Think Your Company’s Chief Information Security Officer Is Super Busy?
On a typical day, the chief information security officer at a multinational corporation might deal with a few hundred serious cyberattacks. Jamil Farshchi, CISO at credit bureau giant Equifax, deals with four to five million a day. It’s the difference between occasional skirmishes and nonstop intergalactic warfare.
Farshchi spoke at the recent Information Security Symposium hosted by NSF-ISR, a leading global management systems certification organization.
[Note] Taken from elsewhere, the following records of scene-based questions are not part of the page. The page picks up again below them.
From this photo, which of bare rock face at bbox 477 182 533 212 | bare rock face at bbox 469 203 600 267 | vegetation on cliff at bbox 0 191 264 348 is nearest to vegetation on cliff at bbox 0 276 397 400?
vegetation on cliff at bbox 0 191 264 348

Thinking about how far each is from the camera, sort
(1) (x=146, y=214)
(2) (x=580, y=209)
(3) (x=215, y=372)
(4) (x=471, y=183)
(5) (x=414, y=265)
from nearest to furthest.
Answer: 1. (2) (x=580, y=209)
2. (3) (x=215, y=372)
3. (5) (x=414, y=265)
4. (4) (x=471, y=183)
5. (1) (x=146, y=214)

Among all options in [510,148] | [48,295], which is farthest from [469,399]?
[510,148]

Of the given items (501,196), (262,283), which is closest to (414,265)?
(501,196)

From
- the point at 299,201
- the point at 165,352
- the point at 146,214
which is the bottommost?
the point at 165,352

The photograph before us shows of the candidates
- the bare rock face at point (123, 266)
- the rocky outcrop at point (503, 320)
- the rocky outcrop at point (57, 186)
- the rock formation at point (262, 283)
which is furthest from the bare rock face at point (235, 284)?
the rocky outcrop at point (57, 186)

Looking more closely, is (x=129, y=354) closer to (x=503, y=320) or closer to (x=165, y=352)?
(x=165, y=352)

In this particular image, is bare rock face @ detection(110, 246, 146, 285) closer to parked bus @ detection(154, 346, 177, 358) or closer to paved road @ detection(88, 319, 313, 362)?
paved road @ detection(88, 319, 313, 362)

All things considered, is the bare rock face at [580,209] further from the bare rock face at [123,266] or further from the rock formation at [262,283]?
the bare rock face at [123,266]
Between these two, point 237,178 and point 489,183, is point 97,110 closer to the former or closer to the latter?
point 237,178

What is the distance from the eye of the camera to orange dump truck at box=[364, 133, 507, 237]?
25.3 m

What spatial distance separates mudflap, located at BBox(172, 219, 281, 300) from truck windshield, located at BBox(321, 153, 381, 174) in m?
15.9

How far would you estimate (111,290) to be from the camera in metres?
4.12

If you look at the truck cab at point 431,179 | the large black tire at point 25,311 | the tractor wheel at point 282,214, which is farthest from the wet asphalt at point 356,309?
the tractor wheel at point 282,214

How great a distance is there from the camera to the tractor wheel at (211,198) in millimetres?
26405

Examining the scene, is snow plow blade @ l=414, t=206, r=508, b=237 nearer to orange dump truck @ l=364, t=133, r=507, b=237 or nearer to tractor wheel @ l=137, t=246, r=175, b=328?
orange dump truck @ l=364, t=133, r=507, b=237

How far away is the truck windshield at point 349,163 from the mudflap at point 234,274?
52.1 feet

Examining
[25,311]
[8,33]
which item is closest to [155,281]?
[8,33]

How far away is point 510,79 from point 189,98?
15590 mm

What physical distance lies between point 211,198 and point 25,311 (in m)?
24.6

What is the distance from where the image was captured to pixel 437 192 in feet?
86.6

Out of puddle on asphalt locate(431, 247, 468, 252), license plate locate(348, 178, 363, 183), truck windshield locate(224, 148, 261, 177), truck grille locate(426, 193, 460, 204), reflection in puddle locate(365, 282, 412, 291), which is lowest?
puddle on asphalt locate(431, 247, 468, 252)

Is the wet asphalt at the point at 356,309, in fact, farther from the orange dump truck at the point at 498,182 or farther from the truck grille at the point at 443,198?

The theme of the symposium was the importance of forming a culture of security within all organizations to protect against increasing cyber threats.
When asked how he manages to deal with the constant onslaught, Farshchi laughed and said, “Well, some nights I don’t get much sleep, and I’ve also lost all my hair.” Equifax Inc. is a major credit reporting firm and collects data on more than 800 million consumers and 88 million businesses worldwide.
The career path Farshchi followed prepared him well for what he faces at Equifax. “I've been in security my entire career,” he says. “With great stops along the way, including protecting nuclear weapons at Los Alamos National Laboratory and handling six to seven trillion dollars’ worth of payments when I was at Visa.
“Then Home Depot brought me in after the mega breach they experienced in 2014, and I helped to rebuild the program there. Most recently, I've been at Equifax. After the 2017 breach we experienced, I helped rebuild our program and position us as a leader in this space. So an interesting career, and I've certainly been on the front lines.”
Being at the forefront has taught Farshchi the value of creating a culture of security within an organization, in addition to having top security talent. “Here at Equifax, we’ve tried to build in both,” he adds. “We uplifted the security talent, hiring about a thousand individuals in the wake of the incident.
“Then we strengthened that with a strong push to build a security-first culture throughout the organization. The combination of those two things really set us up for success. It’s why we’re able to defend against three to four million attacks every single day.”
Listen to Jamil Farschi discuss Equifax’s cybersecurity preparation, and he sounds much like a seasoned NFL coach. “Look, we play like we practice. Organizations often fail to put in the right level of effort practicing for that really dire incident. As a result, when those things occur, you’re not ready for it, and it becomes a hair-on-fire moment.
“I can speak from experience, having been involved with organizations that have dealt with mega security incidents,” Farshchi says. “Things get chaotic very quickly. You have to prepare correctly, and I mean top-to-bottom preparation across the whole organization. It can’t just be just a few internal teams.
“Because when a big thing hits, you need everyone involved. Whether it’s legal, finance or communications, every single unit is going to need to help the organization solve it. Coordinating all of that and having people able to respond effectively is really difficult to build. It only comes with constant preparation.”
With that constant preparation comes a culture of security within an organization. And for Jamil Farshchi, maybe fewer sleepless nights and a bit more hair. Even after all those “hair-on fire” moments.